John Zerzan's Running on Emptiness: The Pathology of Civilization (2002) is another one. He's a leftist, but he sees the problems with that as well. I'm not a fan of that kind of political structure or belief system, but I am a fan of John Zerzan's writing. He's a provocative writer on contemporary problems with technology. He's an anti-technology anarchist, and for some reason he was picked up on by these anti-globalization kids who threw chairs through the windows at Starbucks franchises.

Also, the Unabomber, Ted Kaczynski, wrote to him. Kaczynski was influenced by John's work, and I found that remarkable too. I don't even believe in most of what Zerzan is saying, but he's a provocative and interesting writer. I think it's a problem when people dismiss or do not want to read something they don't think they would abide by 100 percent.

Reason: Do you think that the work Feral House does is marginalized?

Parfrey: I'd like to indulge myself by saying I've pushed the envelope a little farther and some things are discussed in certain ways more than they would have been if I were not there. But I'm pushed into a pigeonhole called the "underground." I don't consider myself underground. My books go into the same bookstores as ones from Random House. My books sit side by side in chain stores with books published by Judith Regan. They aren't sold like old erotica, under a coat. They're in bookstores, man! I have business meetings. I'm this middle-class guy who deals with the same system that the mainstream goes through. But some of the books are just considered "too much" to deal with, yes, even if they are ordered by major stores and in every Barnes & Noble and Borders.

Reason: Why do you think that other publishers tend to avoid the more controversial and sensational topics Feral House covers?

Parfrey: There are several reasons.
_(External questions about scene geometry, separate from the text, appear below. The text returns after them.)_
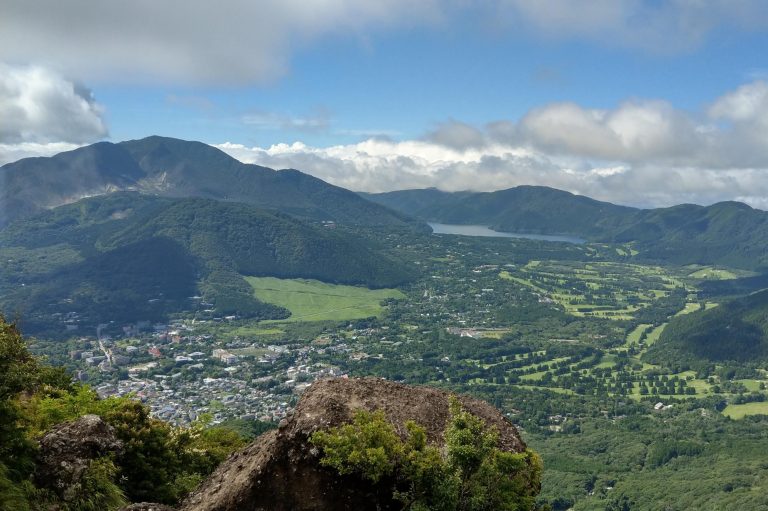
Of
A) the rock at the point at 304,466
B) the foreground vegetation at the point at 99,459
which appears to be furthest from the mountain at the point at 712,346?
the foreground vegetation at the point at 99,459

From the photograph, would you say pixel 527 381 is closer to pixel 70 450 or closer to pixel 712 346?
pixel 712 346

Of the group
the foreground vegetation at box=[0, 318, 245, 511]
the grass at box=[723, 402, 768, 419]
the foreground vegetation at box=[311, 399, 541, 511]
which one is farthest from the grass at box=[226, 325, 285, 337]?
the foreground vegetation at box=[311, 399, 541, 511]

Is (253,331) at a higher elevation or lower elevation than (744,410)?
higher

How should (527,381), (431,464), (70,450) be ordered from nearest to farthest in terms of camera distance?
(431,464) < (70,450) < (527,381)

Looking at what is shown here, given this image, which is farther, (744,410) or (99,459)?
(744,410)

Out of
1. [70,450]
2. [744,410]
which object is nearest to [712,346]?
[744,410]

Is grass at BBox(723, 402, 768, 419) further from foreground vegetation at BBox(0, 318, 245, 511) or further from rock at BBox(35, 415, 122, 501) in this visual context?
rock at BBox(35, 415, 122, 501)
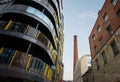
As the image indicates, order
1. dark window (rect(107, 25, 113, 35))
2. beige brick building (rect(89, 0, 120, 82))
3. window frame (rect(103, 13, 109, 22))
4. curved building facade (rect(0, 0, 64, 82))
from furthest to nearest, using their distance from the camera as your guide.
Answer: window frame (rect(103, 13, 109, 22))
dark window (rect(107, 25, 113, 35))
beige brick building (rect(89, 0, 120, 82))
curved building facade (rect(0, 0, 64, 82))

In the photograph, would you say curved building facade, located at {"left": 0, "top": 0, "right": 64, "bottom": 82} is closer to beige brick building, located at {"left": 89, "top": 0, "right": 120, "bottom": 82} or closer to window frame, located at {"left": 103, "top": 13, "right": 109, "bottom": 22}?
beige brick building, located at {"left": 89, "top": 0, "right": 120, "bottom": 82}

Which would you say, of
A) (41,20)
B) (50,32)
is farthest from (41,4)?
(50,32)

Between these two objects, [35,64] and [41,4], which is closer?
[35,64]

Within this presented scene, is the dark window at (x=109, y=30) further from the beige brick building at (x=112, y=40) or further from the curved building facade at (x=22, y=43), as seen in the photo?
the curved building facade at (x=22, y=43)

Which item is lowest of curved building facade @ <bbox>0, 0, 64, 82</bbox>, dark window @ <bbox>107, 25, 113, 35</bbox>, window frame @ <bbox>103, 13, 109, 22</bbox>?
curved building facade @ <bbox>0, 0, 64, 82</bbox>

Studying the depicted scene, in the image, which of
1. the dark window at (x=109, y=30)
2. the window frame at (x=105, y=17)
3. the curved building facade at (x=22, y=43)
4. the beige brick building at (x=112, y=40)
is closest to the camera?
the curved building facade at (x=22, y=43)

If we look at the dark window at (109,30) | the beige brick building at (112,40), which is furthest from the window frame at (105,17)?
the dark window at (109,30)

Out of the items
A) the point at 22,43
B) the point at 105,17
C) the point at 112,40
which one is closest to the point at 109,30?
the point at 112,40

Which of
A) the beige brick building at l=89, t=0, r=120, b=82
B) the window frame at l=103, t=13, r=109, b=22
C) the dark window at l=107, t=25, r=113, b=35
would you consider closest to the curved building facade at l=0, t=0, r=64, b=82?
the beige brick building at l=89, t=0, r=120, b=82

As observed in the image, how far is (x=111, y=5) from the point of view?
50.2 feet

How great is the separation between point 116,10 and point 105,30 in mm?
3697

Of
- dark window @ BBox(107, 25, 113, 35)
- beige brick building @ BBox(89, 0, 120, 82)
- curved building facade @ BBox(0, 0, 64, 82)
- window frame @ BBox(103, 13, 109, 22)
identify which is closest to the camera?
curved building facade @ BBox(0, 0, 64, 82)

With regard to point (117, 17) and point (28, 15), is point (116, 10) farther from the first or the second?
point (28, 15)

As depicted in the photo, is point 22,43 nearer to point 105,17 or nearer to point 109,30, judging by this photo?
point 109,30
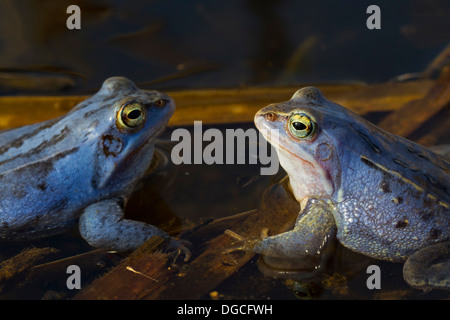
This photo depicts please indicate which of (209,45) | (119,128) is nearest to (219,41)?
(209,45)

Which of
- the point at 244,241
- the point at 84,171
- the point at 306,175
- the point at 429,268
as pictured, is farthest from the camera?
the point at 84,171

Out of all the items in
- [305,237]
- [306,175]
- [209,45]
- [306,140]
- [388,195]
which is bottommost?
[305,237]

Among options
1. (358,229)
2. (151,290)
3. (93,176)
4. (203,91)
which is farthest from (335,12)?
(151,290)

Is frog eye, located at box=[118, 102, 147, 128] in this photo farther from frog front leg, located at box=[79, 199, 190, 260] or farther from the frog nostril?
the frog nostril

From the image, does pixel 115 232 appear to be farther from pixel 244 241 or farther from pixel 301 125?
pixel 301 125

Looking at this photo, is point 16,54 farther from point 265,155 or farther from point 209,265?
point 209,265

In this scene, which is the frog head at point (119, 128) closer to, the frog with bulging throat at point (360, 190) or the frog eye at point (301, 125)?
the frog with bulging throat at point (360, 190)
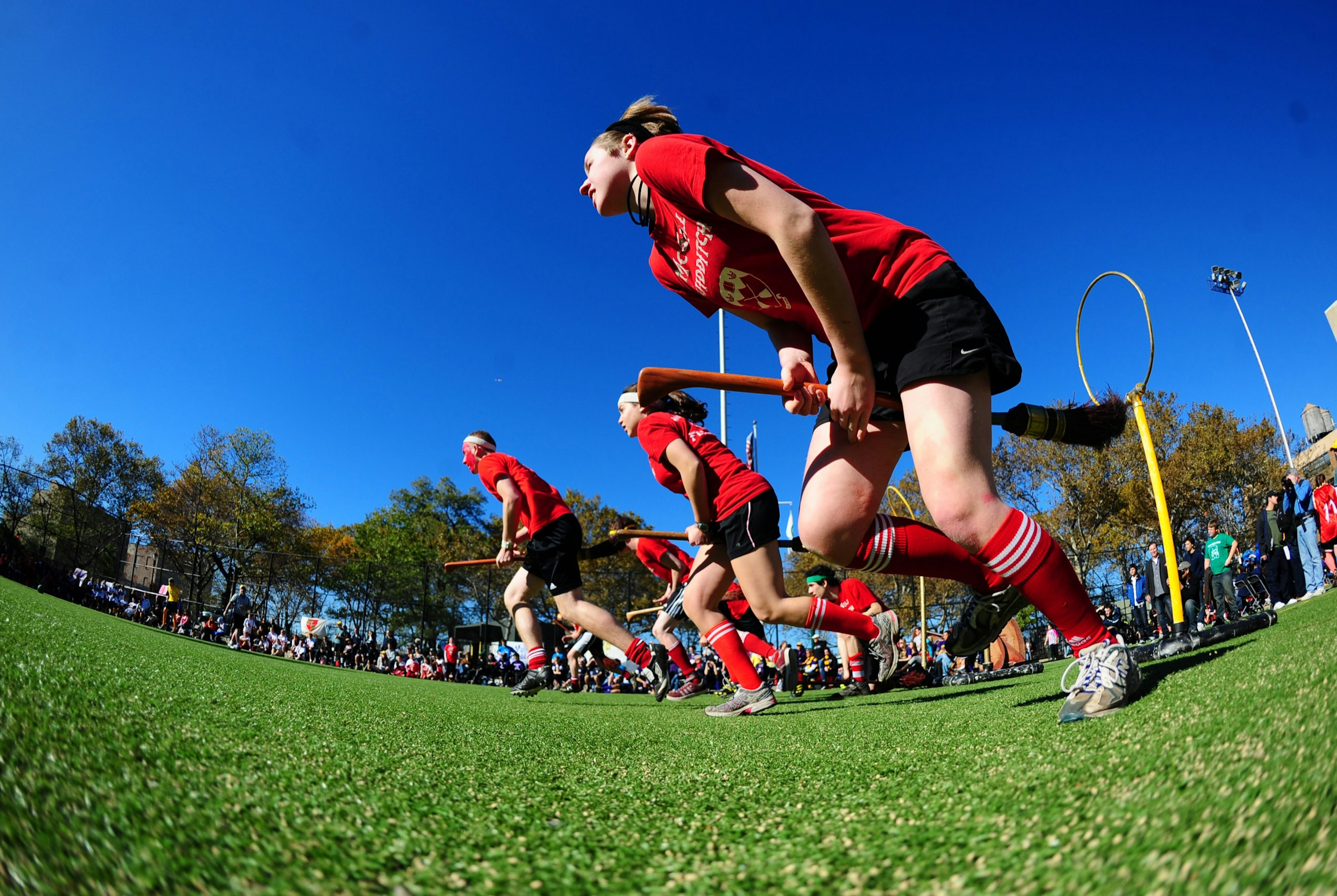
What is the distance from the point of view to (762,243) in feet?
7.88

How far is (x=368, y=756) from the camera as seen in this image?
155 cm

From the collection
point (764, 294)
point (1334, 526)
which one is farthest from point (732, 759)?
point (1334, 526)

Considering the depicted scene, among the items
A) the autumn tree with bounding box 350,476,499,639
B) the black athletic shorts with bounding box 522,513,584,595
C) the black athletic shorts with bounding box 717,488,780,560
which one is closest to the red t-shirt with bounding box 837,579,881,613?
the black athletic shorts with bounding box 522,513,584,595

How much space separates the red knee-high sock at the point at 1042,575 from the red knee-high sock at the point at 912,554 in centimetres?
91

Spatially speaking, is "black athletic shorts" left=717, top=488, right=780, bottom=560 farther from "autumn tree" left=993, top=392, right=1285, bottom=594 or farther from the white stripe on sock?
"autumn tree" left=993, top=392, right=1285, bottom=594

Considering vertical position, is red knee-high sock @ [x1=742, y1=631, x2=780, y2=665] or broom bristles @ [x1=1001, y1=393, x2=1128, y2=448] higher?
broom bristles @ [x1=1001, y1=393, x2=1128, y2=448]

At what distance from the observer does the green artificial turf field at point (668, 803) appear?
66 centimetres

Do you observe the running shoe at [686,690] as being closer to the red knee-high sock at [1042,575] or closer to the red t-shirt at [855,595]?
the red t-shirt at [855,595]

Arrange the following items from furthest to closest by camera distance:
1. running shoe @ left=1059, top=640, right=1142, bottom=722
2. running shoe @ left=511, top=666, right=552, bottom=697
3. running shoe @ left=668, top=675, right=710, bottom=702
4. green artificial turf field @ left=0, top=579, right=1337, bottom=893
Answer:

They don't want to be tied into material that does not look beneficial to their reputation and standing in this small world of publishing. Doing weird, offbeat stuff doesn't necessarily make them look good. It might be that they don't even recognize there's a sales interest in it. Another reason might be a career fear on the part of an editor: What if your boss doesn't see the value of a more controversial book idea?

Reason: How does it affect you being in Los Angeles, away from the center of the publishing industry in New York?

Parfrey: Not being in New York hurts my ability to get reviews. But it helps being outside that world in the sense that I'm not caught up in the mechanism of it. What happens in the publishing world is that a lot of middle management people steal from each other. They always use the phrase "what's hot" -- what does that mean? It's what people are stealing from each other at that moment.

Reason: How have the past decade's changes in the book business affected you?

Parfrey: The big chains have opened up the possibility of selling more of certain titles. Few titles break even, but a few titles do better than break even. It's a bipolar situation. I try to put books out that are good as books -- that aren't necessarily going to have the same effect if read on the Internet. I'm interested in photographs and books with a lot of illustrations that assist the text. I'm more interested in design now than before. I have to think about what makes a book different from the Internet, about what makes it compelling to own this thing.

The Internet provides so much more reading matter for everybody that people feel overwhelmed. So in some ways the Internet has not benefited publishing. But in other ways it has, because it gets the word out on our books more prominently, both good and bad. We get a number of orders through our Web site from people who wouldn't be able to find these books in the middle of nowhere. But it's not good if people feel overwhelmed with data smog and can't even bear to look at another sentence.